** Opening Supplied text block **
The copy number and the repetitive nature of transgenes are important factors that need to be considered when trying to recapitulate the expression of a given gene as close to its endogenous counterpart as possible. It has long been known that low complexity transgenic arrays, or arrays with very high copy number can be silenced, especially in the germline (Kelly et al., 1997). In an attempt to generate fluorescent reporters that faithfully reflect the expression pattern of the gene of interest, we and others have previously reported the use of fosmid-based transgenes (Tursun et al., 2009). Here, we analyze the composition of high complexity arrays, some of which show robust germline expression, providing guidelines that should prove useful to other C. elegans researchers.

We created transgenic arrays by injection of the specified DNA (fosmid, plasmid or PCR product of the locus of interest) at the indicated concentrations (Figure 1). In all arrays, except ntIs1 and otIs314, all component DNAs were linear. The integrated strains were generated by γ-irradiation and they were outcrossed at least twice. The strains carrying the extrachromosomal fosmid arrays were co-injected with the pBX plasmid containing the wild type copy of the pha-1 gene in a pha-1(e2123) mutant background strain (Granato et al., 1994). Genomic DNA was prepared from the transgene containing strains and analyzed by array Comparative Genomic Hybridization (aCGH) (Maydan et al., 2007). The arrays used contain 50-mer probes tiling the 100-Mb genome of C. elegans. A segmentation algorithm was able to identify all transgene components. The log2 of the ratio between fluorescent intensities (array containing strain/wild type) was averaged over the area of the genome that was detected as being amplified and is shown as the “Mean log2 ratio”. From this we estimated the number of copies of each component of the transgene, shown as number of copies per chromosome for the integrated transgenes, or number of copies per array for the extrachromosomal arrays (Figure 1).
** Closing Supplied text block **
** Opening Data block **
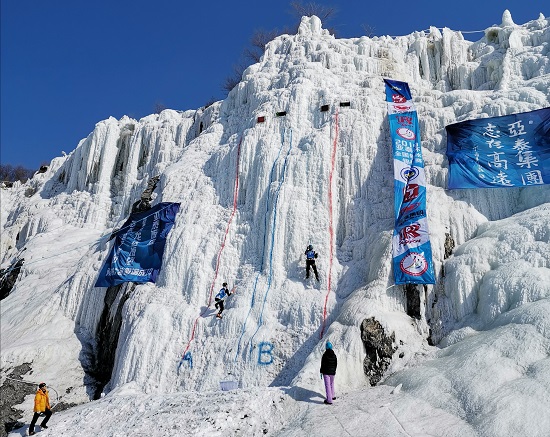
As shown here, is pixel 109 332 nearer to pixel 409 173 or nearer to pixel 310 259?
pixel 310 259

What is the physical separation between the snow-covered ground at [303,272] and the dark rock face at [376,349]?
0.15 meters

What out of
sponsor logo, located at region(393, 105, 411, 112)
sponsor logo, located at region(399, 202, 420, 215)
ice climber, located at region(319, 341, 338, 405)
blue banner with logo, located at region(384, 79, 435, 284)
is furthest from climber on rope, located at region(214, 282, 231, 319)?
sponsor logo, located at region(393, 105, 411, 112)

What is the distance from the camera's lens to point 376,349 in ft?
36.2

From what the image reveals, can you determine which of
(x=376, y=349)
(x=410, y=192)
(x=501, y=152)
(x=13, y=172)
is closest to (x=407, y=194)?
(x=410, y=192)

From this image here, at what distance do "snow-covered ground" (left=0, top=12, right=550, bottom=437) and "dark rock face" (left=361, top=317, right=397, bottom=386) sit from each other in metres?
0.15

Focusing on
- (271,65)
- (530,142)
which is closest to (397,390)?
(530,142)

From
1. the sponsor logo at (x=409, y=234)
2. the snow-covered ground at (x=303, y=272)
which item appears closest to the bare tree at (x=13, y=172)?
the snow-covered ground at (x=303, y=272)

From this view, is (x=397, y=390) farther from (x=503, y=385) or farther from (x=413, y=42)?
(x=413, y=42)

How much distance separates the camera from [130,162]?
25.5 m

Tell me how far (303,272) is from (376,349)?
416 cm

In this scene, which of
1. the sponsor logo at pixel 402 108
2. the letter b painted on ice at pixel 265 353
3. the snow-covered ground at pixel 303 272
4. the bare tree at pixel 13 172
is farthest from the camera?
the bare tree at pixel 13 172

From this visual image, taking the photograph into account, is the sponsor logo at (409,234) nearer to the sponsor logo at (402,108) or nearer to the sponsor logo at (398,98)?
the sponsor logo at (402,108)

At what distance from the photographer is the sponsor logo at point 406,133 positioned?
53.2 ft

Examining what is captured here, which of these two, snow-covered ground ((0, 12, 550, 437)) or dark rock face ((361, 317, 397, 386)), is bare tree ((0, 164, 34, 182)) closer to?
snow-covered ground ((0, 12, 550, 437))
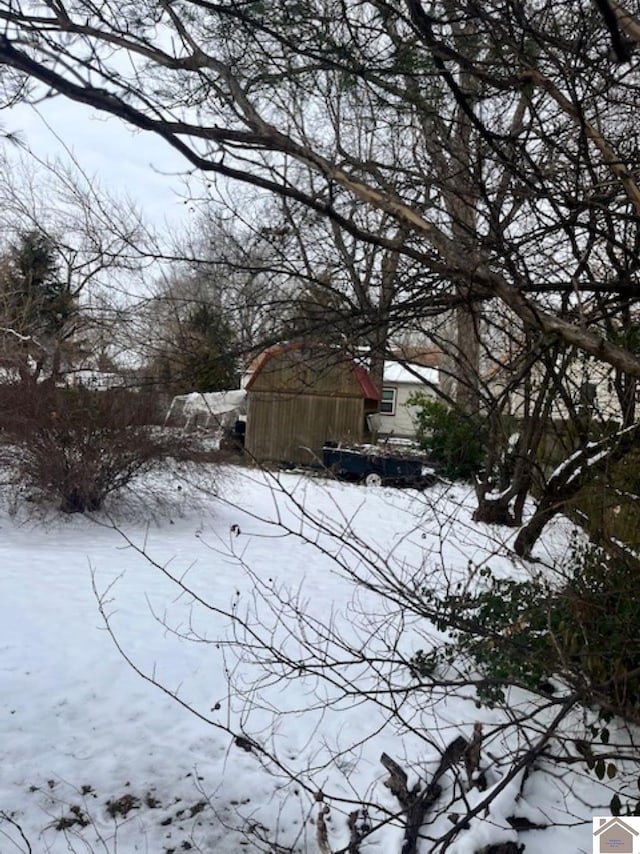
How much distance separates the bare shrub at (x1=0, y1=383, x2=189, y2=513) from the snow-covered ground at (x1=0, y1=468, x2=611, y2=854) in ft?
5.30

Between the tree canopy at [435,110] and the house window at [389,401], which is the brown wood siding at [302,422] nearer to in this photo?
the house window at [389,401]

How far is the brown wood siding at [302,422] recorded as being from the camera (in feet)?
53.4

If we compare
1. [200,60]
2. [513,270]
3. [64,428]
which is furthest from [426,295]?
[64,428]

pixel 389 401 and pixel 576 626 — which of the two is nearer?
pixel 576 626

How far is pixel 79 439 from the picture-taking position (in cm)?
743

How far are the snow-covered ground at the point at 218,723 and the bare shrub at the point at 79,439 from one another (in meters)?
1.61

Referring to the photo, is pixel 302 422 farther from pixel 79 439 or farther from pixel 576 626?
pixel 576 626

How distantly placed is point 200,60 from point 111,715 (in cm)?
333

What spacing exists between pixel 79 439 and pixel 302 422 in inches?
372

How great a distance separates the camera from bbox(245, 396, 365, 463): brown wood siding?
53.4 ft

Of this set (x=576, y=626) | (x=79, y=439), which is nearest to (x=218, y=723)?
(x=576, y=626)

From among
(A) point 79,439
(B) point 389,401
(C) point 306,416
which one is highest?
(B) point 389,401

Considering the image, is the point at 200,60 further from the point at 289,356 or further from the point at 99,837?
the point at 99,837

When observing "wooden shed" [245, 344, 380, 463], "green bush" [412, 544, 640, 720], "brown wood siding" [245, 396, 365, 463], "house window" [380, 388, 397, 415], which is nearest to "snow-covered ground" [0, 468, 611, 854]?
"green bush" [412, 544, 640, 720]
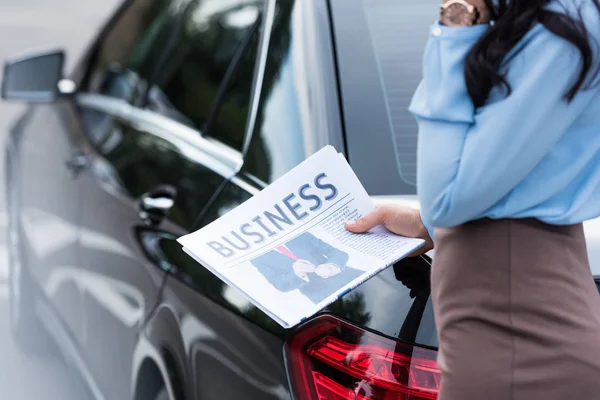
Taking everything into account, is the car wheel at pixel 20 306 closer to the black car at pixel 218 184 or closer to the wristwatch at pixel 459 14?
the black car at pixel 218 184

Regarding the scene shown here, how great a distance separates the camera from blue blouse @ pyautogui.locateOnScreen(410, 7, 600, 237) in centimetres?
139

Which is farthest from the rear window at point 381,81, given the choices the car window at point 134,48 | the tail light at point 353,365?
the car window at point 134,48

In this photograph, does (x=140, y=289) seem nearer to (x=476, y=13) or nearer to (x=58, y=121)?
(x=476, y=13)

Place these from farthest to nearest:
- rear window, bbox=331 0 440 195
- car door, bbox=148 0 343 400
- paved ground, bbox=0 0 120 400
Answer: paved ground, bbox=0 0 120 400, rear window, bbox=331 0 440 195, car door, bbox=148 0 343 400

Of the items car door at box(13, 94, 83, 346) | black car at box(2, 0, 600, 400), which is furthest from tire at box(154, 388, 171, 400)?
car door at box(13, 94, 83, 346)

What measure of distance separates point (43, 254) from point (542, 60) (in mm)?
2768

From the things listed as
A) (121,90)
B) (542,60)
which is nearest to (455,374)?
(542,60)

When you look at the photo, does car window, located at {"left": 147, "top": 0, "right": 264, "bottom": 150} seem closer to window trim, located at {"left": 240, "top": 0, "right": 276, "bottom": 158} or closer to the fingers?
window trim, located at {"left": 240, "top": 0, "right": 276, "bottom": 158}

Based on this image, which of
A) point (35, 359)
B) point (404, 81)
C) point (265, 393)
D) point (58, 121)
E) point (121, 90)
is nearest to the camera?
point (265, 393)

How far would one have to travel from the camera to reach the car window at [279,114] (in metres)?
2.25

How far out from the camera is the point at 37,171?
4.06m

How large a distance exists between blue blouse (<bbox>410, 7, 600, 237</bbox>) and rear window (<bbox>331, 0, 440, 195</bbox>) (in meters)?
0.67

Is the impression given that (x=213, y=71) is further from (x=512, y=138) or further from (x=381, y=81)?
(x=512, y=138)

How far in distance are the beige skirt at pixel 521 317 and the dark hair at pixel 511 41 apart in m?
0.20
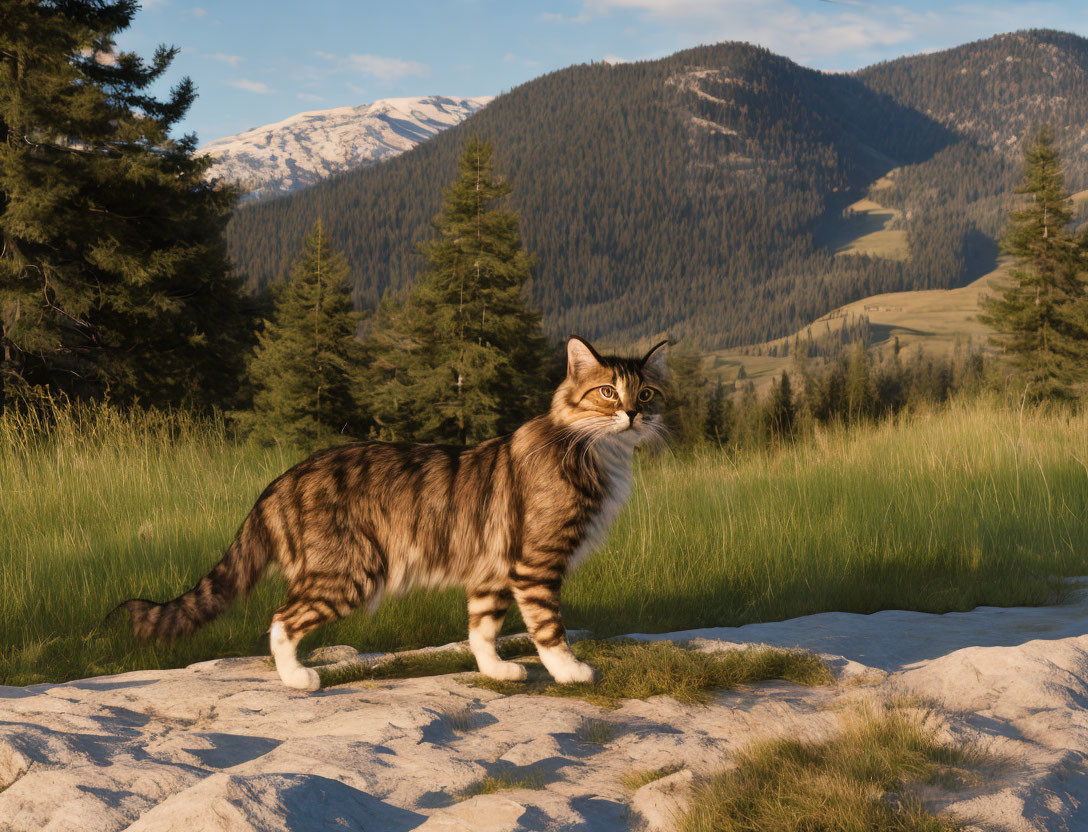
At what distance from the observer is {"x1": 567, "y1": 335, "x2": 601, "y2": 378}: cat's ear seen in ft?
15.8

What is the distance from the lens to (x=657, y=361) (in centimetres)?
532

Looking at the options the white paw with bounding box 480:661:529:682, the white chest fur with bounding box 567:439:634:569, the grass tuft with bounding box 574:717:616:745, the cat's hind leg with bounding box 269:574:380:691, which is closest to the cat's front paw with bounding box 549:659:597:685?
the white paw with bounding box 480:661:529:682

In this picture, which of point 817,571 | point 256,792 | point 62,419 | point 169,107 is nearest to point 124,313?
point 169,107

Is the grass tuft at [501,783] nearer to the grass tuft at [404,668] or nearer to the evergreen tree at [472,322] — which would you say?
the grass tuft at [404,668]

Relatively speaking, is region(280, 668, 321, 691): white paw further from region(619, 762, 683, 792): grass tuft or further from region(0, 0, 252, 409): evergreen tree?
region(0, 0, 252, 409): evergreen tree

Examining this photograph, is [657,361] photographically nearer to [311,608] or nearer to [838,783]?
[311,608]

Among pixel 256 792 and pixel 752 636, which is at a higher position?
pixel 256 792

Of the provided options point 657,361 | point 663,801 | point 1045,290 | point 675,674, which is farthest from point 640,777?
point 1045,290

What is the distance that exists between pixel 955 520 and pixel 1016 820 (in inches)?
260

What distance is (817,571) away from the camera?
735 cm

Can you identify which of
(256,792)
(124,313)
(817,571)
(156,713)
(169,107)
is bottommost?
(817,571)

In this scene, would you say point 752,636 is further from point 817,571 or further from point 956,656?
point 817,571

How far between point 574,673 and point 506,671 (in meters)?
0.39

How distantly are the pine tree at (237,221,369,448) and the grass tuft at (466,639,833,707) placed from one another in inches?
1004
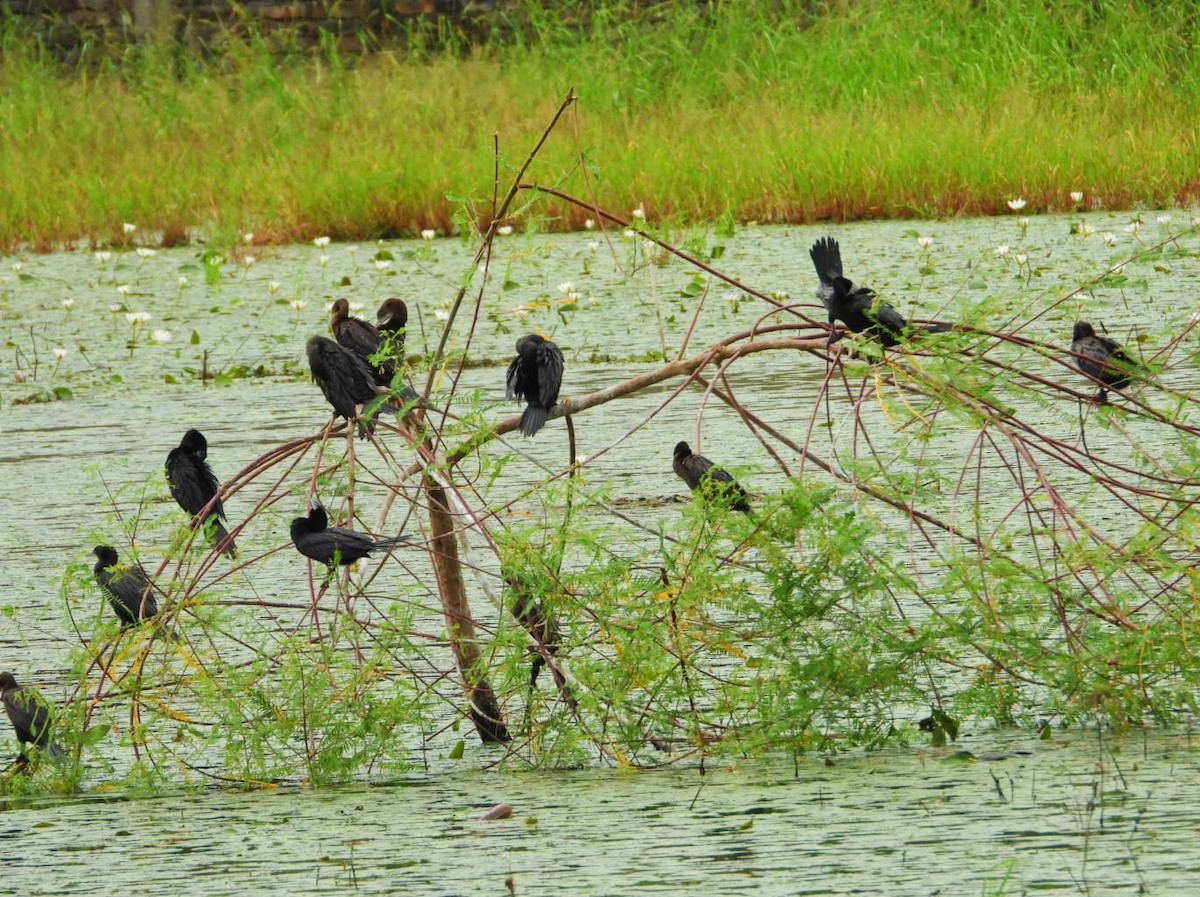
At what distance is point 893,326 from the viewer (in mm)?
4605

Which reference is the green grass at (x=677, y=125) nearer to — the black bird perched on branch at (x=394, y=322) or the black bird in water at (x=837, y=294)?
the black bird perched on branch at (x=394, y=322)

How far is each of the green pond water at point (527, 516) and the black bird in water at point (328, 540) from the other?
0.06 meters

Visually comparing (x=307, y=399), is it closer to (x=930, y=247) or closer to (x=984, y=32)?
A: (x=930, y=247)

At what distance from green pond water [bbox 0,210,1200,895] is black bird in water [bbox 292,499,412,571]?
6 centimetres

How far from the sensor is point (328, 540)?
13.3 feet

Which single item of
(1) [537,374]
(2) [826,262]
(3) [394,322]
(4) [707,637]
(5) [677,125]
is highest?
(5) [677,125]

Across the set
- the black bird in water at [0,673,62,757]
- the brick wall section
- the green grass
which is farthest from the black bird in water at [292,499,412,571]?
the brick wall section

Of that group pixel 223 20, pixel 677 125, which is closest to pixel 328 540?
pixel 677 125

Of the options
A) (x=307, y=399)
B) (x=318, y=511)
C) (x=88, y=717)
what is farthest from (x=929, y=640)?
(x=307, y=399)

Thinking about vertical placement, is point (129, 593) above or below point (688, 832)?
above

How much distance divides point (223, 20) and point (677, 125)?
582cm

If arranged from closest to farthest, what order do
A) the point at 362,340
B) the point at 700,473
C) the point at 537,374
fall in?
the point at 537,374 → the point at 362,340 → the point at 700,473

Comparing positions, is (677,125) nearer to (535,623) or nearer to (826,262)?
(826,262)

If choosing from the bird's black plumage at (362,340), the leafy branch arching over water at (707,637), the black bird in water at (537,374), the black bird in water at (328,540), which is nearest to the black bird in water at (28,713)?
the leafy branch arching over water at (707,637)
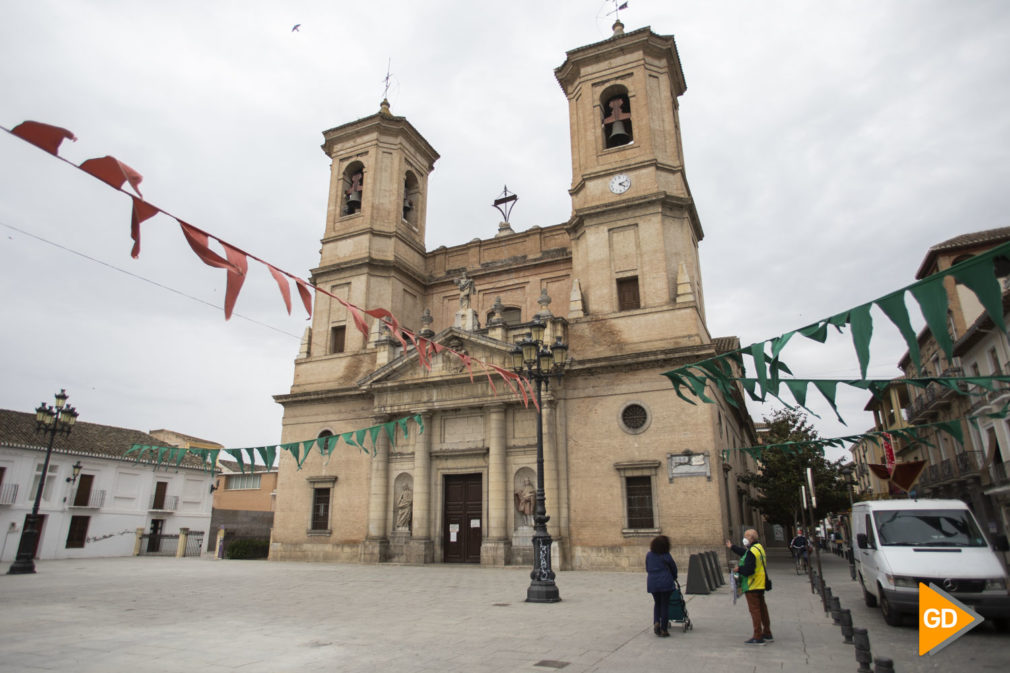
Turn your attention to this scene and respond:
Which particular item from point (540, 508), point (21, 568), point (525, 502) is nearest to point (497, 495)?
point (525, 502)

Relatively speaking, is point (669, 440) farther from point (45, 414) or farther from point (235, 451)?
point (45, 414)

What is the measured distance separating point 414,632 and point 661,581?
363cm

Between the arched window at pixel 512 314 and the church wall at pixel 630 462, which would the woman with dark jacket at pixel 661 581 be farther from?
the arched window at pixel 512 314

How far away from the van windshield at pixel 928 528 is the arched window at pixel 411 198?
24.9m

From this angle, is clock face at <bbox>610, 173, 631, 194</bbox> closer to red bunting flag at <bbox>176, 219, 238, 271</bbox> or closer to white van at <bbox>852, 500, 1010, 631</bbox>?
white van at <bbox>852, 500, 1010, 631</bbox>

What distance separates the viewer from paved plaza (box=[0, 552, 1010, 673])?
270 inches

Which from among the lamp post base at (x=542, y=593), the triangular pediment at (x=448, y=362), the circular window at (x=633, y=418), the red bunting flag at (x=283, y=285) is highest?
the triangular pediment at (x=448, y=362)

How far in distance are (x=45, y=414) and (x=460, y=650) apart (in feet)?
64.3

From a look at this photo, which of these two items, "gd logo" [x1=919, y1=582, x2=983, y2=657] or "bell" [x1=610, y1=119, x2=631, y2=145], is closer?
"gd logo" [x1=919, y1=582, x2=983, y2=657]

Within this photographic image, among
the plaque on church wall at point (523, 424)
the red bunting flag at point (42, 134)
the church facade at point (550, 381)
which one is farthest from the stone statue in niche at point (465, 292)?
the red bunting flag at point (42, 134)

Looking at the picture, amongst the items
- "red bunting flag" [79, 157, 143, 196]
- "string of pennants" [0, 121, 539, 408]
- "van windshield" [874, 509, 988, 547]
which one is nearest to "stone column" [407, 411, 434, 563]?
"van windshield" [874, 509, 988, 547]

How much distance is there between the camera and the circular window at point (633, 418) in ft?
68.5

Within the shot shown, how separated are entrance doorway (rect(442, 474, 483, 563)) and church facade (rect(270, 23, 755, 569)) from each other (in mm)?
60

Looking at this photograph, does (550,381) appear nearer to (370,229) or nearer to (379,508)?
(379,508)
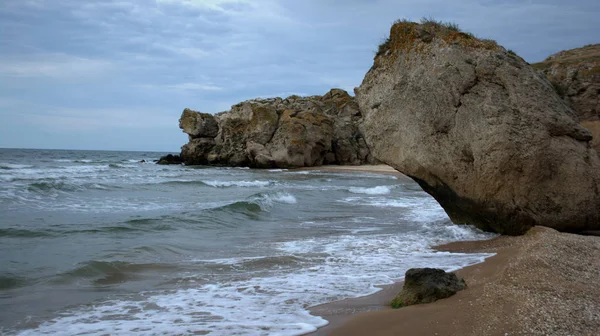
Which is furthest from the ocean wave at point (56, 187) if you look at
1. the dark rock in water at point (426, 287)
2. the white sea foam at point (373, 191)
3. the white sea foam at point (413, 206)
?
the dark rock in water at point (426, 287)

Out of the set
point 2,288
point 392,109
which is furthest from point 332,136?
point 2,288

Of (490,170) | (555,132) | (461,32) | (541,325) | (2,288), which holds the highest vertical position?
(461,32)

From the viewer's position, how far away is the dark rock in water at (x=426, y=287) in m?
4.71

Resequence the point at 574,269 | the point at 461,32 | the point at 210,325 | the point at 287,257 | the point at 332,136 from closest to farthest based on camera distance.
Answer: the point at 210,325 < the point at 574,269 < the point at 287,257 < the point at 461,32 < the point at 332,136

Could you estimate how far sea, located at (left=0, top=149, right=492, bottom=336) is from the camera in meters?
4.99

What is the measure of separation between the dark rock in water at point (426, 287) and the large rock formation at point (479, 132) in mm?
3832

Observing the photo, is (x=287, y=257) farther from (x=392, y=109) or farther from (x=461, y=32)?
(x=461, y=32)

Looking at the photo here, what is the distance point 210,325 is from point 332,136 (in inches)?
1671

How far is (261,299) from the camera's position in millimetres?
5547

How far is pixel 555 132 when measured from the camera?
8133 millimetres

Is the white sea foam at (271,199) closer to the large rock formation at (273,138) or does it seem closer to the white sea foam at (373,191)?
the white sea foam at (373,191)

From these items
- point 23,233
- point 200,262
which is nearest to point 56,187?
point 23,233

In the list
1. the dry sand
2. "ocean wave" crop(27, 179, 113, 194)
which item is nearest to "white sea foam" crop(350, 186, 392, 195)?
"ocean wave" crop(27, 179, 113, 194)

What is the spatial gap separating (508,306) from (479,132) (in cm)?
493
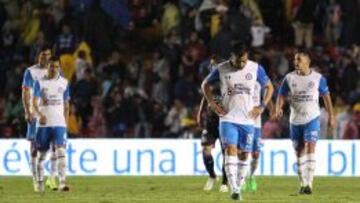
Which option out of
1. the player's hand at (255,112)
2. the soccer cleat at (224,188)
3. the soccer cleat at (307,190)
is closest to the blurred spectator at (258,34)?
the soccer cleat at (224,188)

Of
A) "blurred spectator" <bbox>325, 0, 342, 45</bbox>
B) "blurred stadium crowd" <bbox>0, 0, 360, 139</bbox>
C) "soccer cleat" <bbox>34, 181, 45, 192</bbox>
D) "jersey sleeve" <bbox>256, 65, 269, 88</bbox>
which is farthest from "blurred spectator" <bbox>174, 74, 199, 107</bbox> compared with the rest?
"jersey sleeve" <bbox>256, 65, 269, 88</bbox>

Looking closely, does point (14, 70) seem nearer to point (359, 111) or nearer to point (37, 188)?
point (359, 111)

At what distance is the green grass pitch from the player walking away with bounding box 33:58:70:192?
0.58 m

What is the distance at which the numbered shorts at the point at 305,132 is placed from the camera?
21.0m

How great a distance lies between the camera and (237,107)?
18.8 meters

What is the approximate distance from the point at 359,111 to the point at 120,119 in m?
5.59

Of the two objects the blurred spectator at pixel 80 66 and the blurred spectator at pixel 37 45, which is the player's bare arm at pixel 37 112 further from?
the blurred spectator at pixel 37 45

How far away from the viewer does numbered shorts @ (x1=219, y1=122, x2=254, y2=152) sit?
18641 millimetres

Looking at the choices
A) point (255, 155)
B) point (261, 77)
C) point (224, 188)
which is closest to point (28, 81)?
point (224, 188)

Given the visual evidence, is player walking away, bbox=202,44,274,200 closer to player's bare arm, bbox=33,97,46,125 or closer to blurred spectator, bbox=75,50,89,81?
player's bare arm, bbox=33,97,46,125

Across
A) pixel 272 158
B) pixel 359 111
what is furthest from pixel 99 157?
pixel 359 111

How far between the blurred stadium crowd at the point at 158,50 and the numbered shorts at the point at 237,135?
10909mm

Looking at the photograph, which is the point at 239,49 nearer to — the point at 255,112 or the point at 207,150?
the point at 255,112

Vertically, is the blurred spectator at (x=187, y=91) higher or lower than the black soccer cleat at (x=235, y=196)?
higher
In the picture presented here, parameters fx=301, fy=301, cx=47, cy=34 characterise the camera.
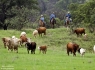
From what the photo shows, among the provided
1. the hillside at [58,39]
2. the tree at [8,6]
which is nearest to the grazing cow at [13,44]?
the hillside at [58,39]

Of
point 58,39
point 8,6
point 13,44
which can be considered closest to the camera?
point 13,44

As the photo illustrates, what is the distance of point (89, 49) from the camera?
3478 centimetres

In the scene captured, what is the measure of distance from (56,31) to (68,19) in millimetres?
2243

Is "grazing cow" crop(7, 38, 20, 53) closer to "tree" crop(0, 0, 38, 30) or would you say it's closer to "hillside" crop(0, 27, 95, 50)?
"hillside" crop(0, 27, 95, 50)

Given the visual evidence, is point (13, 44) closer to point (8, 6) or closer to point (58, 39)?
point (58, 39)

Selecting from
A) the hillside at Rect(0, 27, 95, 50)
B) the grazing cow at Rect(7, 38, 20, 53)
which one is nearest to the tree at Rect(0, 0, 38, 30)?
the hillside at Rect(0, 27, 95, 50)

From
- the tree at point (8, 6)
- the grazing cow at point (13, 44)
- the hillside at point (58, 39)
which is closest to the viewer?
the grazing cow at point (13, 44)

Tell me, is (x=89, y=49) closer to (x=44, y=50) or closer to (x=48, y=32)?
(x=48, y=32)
** Closing Data block **
Task item A> List every literature citation (author and year) that appears in the text on transgenic arrays.
Task item B> Please write the next part of the text on transgenic arrays, beginning after its final sentence.
These records were drawn from a separate source.

Reply A> Kelly et al., 1997; Tursun et al., 2009; Granato et al., 1994; Maydan et al., 2007

Reply B>
Strains containing the ntIs1 transgene have been previously whole genome sequenced in our lab (Sarin et al., 2010). We used these data to calculate the copy number of the components of ntIs1 transgene by dividing the average sequencing depth of the transgene region with the average sequencing depth across all non-gap regions, and found 51 copies for gcy-5prom::gfp (vs. 31 by CGH) and 13 copies for lin-15 (vs. 11 by CGH). Comparison of these numbers with those from the aCGH analysis supports the fact that in general estimation of copy number by aCGH is more accurate for log2 ratios lower than +4 and there is probably an under-estimation of copy number for log2 ratios higher than +4 since they fall in the non-linear range, near saturation in that case.

For the extrachromosomal arrays of the fosmid reporters, an injection concentration of 15-50 ng/μl resulted in an average of 8 fosmid copies per array. While the data show that there is not a perfect correlation between injection concentration and copy number one could try to reduce the injection concentration if lower copy numbers were desired. In our experience, even transgenes that are integrated at 11 copies per chromosome (22 in a homozygote animal) are still able to provide germline expression, as seen for otIs284 (Tursun et al., 2011).